Major made his mark with the Bulldogs at several different positions in his career, everything from running back to defensive back and linebacker. He compiled a 48-6 record over his four years as a starter.
Major led the Bulldogs' Class 3A state championship team in tackles as a freshman in 2009 before earning three straight All-State nods.
Last season, after making the switch back to linebacker, the Alabama Sportswriters Association Class 3A Lineman of the Year finalist led the team with 135 tackles (nine for lost yardage), with five sacks, two fumble recoveries, one fumble caused and six passes defended. He had a season-high 19 tackles in the Bulldogs' lone loss at Deshler.
"It's a dream come true, growing up and seeing all the older guys sign in ninth grade and tenth grade, just waiting for my day to come and just continuing to work hard," Major said. "Just getting the opportunity to play ball and get your school paid for, there's no other feeling like it."
Major has had a firm verbal commitment with Samford since he took an official visit back on Jan. 11. He also had a visit to Tennessee State in Nashville and another lined up with Western Kentucky, but all he could think about was how well-received he was during his visit to Samford.
"I took the one to Tennessee State, and when I got home that Sunday afternoon, I called Coach (Pat) Sullivan and told him I wanted to commit," Major said. "The whole time I was up there (Tennessee State), that's all I could think about was Samford. I didn't even go to Western Kentucky. I felt at home at Samford. That was the place for me."
Smith said Major should fit very well with Sullivan at Samford.
"I challenge anybody in the state to find anybody who accepted his role better than Jamie," Smith said. "It doesn't matter where you play him, he's going to give you everything he's got and he's going to be a leader for your team. He's just a very unselfish kid who didn't mind doing what it took for the team to be successful. He's a perfect fit at Samford, because I think that's the same attitude Coach Sullivan passes on to his players."
Bishop was a three-year starter for the Bulldogs and anchored an offensive line that averaged 395 yards per game last season, including 286 yards rushing. He graded out at 92-percent for the season, allowed no sacks, committed just one penalty and accumulated 86 pancakes in over 500 snaps.

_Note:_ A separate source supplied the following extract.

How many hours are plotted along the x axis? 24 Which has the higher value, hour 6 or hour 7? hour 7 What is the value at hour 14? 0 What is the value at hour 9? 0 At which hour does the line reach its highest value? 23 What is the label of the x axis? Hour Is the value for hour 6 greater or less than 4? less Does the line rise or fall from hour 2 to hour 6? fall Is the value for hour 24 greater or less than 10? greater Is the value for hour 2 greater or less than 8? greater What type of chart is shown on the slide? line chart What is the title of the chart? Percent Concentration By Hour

Bishop said he wanted to play college football somewhere close to home and was considering Murray State, but JSU put him back on their radar when Bill Clark was hired as the Gamecock head coach back in December.

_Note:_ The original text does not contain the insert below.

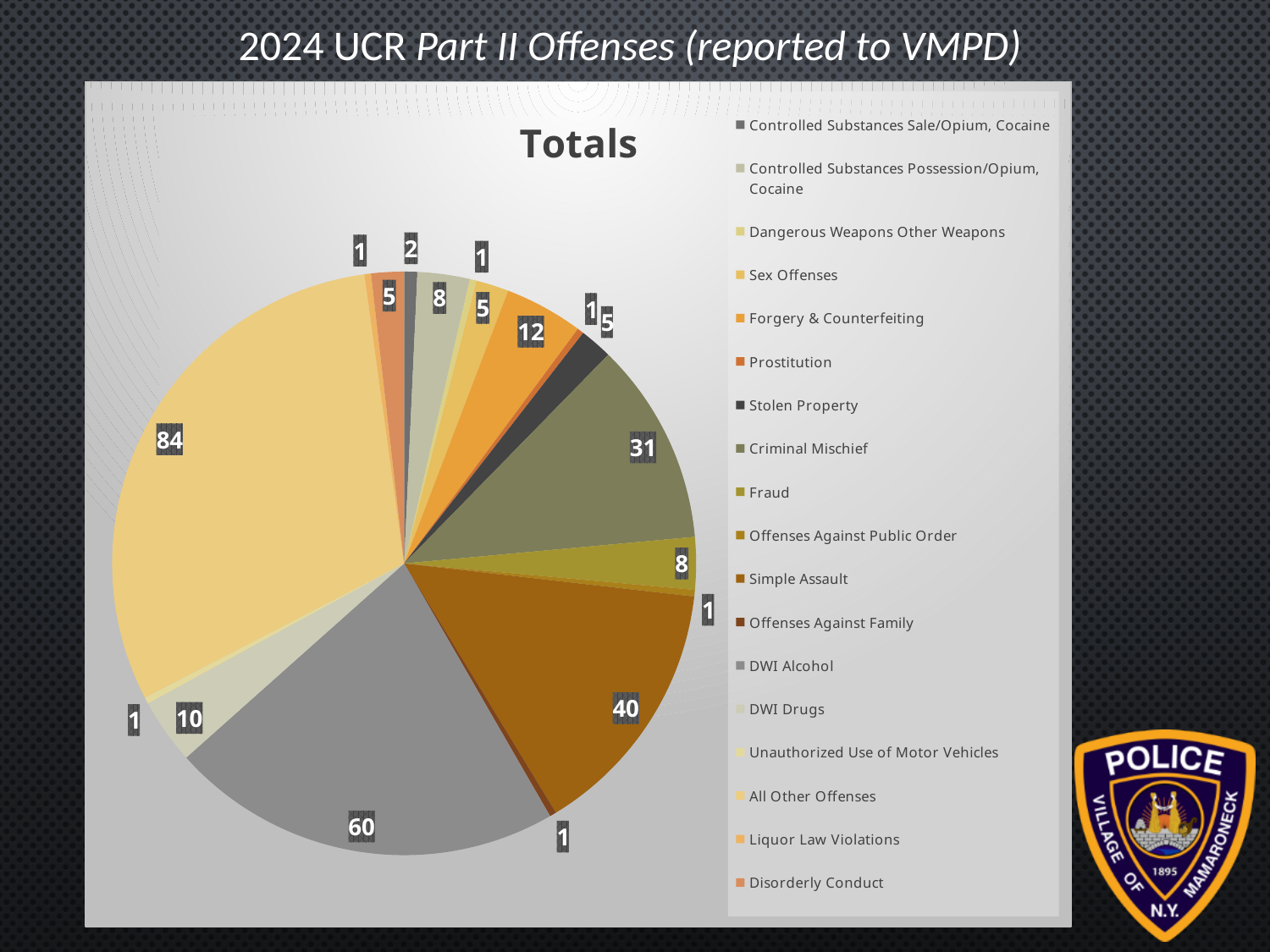
What is the total of all the values shown on the pie chart? 276 What is the value shown for DWI Alcohol? 60 Which is larger, the value for Simple Assault or the value for Criminal Mischief? Simple Assault What kind of chart is shown on the slide? pie chart What is the value shown for Forgery & Counterfeiting? 12 What is the value shown for Criminal Mischief? 31 What is the value shown for Simple Assault? 40 What is the title of the chart? Totals What is the value shown for All Other Offenses? 84 Which category has the largest slice of the pie? All Other Offenses How many categories does the chart's legend list? 18 What is the difference between the values for All Other Offenses and DWI Alcohol? 24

Bishop said he jumped at the chance to take an official visit with the Gamecocks when they became re-interested.
"I'm real close to my grandparents," Bishop said. "They've raised me since I was six. They adopted me, so being close to them was very important.
"I was about to commit to Murray State, but Coach Clark called Coach Smith and said they wanted to get me down there on an official visit. On my visit, it was amazing all the camaraderie they had. They brought me in there and welcomed me with open arms. It felt like I was at home. That first night there, I fell in love. I'm ecstatic to play for a program like JSU and a coach like Coach Clark. He's going to do special things down there."
Like Gamble at Lindsey Wilson and Major at Samford, Smith feels Bishop is a great fit for the Gamecocks.
"I think they're getting an absolute steal in Austin Bishop," Smith said. "He's someone whose best football is still in front of him. He has a great work ethic and wants to get better. I think once he gets in a college weight program, he'll really develop more. I think he's a guy who can be an impact player for them down the road."
Smith said Gamble, Major and Bishop have all left a lasting impression for upcoming Piedmont players to follow.
"I think they've left the upcoming classes the hope signing can happen for them too if they do what they're supposed to on the field and in the classroom," he said. "The bigger challenge for them, and I've told every one of them this, is we need some people to go and stay and finish. That's the next step in this process of kids having the chance to play at the next level. It's for them to go and finish their degree and come back to tell the kids at Piedmont 'I did it, and you can do it.'
"It's been a long time since we've had somebody from this school to go off to college, finish and come back to give a testimony on what it was like to go for four or five years. D'Eric Jackson at West Alabama is in his fifth year, and he can see the light at the end of the tunnel for his degree. We make a big deal over signing day, but I'm going to make a big deal when these kids come back with a degree in their hands too, because ultimately that's what they're going for. I feel very strongly these three guys are going to give it all they've got to accomplish that next goal."